Thursday, 20 September 2018

On Books: Where We Chat About the Only Rugby League Novel Most People Knows And Why My Teenage Self Was Right Over James Bond


Hello there. Hope you're feeling well today.

So let's start with the rugby league novel.

1674 - David Storey - This Sporting Life
This tells the story of Arthur Machin and what happens to him once he signs on to a professional rugby league team in the North of England in the late fifties. I say "professional" but for that time it's just an extra job from his main one in a factory. It's still fame though and what the novel shows is it's consequences for him and his life.

Thing is I'm not sure what I think now I've finished it. Which probably means I've not completely understood it. The biggest issue is the behaviour of Arthur Machin's landlady Mrs Hammond which I just don't get. Perhaps what happens to her explains it. Perhaps not. I've no idea.

And speaking about female characters leads us of course to James Bond.

So let me tell you a story of me in three time periods. Me as a teenager. Me in January February this year and me now.

It's 1977 and I'm thirteen. I have the princely sum of £1.50 in my pocket. I decide to buy two James Bond books. One was Goldfinger.

Well I hated it. Partly because it has the most racist prose I've ever experienced. No matter if you're North and South Korean I bet nobody there read that and wanted to read another bond book again.

The other reason was quite simple......the movie was better.

So the other book I put on the shelf and ignored. Eventually my mother wanted to read it so she put it on her shelf and that's where it stood. Unloved and unread.

The other book was this.

Ian Fleming - On Her Majesty's Secret Service

A quick word on the cover. When I put this on Twitter there was a comment on how typically sexist it was for the period (the seventies - 1977 to be precise). Well for that period it's actually quite restrained. The sexism is actually quite more subtle. In the inside cover there's a credit for the maker of the gun, the photographer, the clothes designers and even the hairdresser....but not the model.

Anyway regular readers will know I'm a fan of the Backlisted podcast and this book was the featured on early this year when I was in Essex exile looking after my then unwell mother.
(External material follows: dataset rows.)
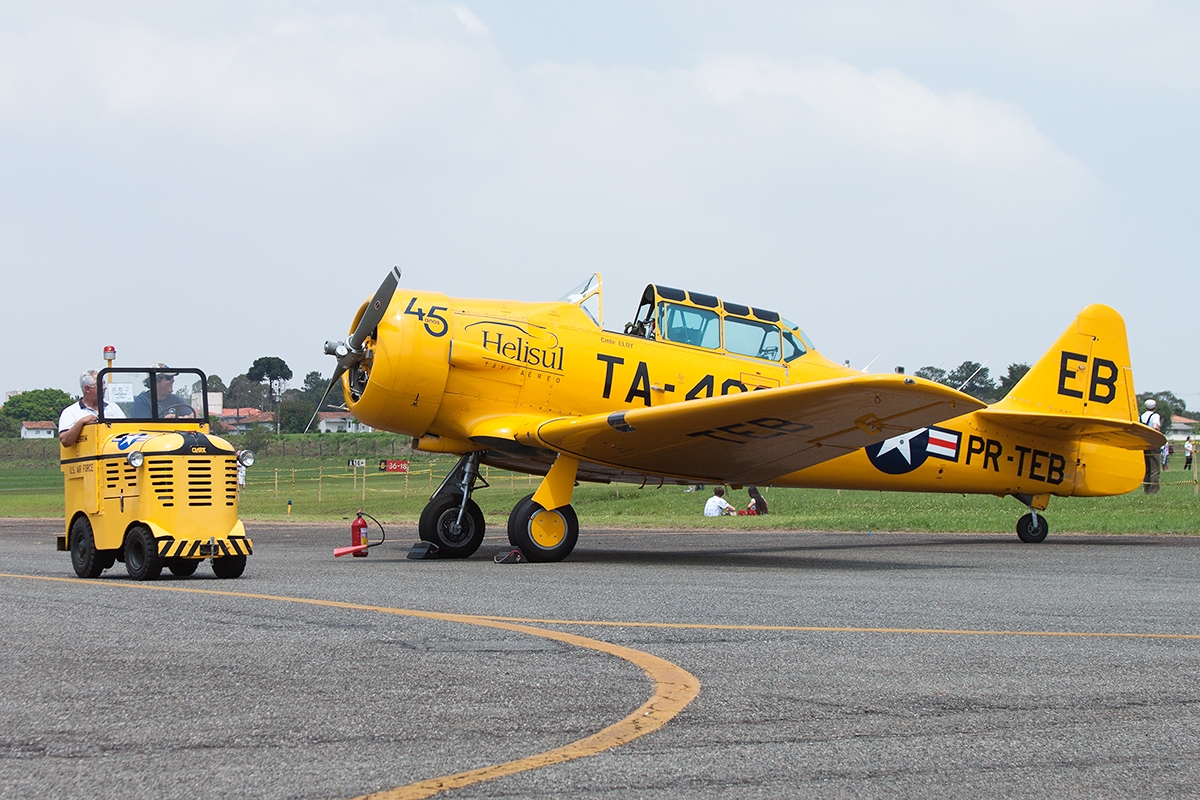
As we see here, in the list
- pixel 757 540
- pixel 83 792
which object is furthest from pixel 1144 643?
pixel 757 540

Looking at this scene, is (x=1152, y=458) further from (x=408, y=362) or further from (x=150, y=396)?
(x=150, y=396)

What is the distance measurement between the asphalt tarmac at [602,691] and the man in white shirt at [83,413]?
4.69ft

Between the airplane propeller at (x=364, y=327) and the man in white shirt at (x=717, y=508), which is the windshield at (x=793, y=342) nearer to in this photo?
the airplane propeller at (x=364, y=327)

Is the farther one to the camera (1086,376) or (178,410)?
(1086,376)

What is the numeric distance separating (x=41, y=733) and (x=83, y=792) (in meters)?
0.80

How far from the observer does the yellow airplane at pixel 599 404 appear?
39.9 ft

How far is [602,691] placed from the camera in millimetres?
4562

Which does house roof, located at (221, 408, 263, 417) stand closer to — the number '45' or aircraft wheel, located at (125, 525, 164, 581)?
the number '45'

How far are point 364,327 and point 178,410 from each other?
319 cm

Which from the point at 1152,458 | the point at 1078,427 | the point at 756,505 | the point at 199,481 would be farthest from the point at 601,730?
the point at 1152,458

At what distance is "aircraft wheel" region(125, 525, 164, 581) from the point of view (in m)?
9.23

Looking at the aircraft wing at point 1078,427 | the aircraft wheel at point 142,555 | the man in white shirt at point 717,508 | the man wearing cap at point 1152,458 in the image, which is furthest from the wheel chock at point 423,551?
the man wearing cap at point 1152,458

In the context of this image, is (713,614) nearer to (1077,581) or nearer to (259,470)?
(1077,581)

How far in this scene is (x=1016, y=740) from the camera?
3873 mm
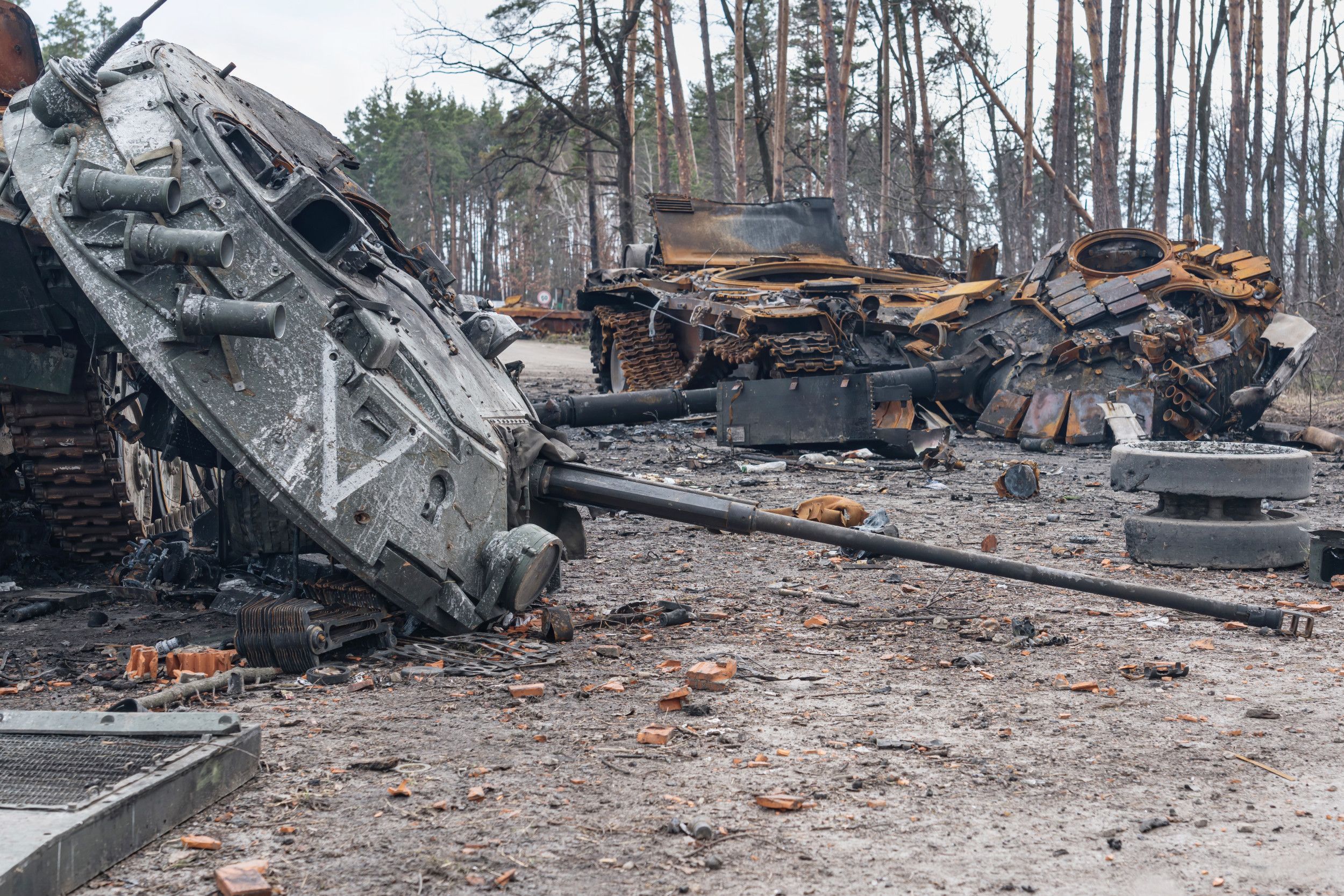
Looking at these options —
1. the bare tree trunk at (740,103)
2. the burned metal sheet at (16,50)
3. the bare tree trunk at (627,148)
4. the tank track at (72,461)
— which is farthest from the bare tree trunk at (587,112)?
the tank track at (72,461)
And well as it was on the shelf I decided to read it, though I didn't actually look at until now. I was hoping I was wrong.

Well I wasn't. This book was truly awful. My teenage self was right. The movies are better. Bond is a wisecracking saviour of the world. In the novels he's just a pompous prig and not really that secret of agents either. In the movies the sex is between lustful consenting adults. In the book Bond is hunting for women.

Ah you might say but what about the main woman in this novel Tracey? Well do you want to know how she was conceived? As a result of a rape between a Mediterranean gangster (who knows about Bond - again not so secret an agent) and a wayward English woman. You know what? She stayed and married him. Thus perpetuating the myth at that time (1960) women liked it.

Not only that but this was told by the gangster to Bond in the same way that they might be discussing the weather.

Of course the books were popular at the time but I suppose it just appeared glamorous at the time. The films (even this one starring George Lazenby) takes the basic plot, throws away the rubbish and then puts better parts to replace it.

Yes. My teenage self can be right sometimes.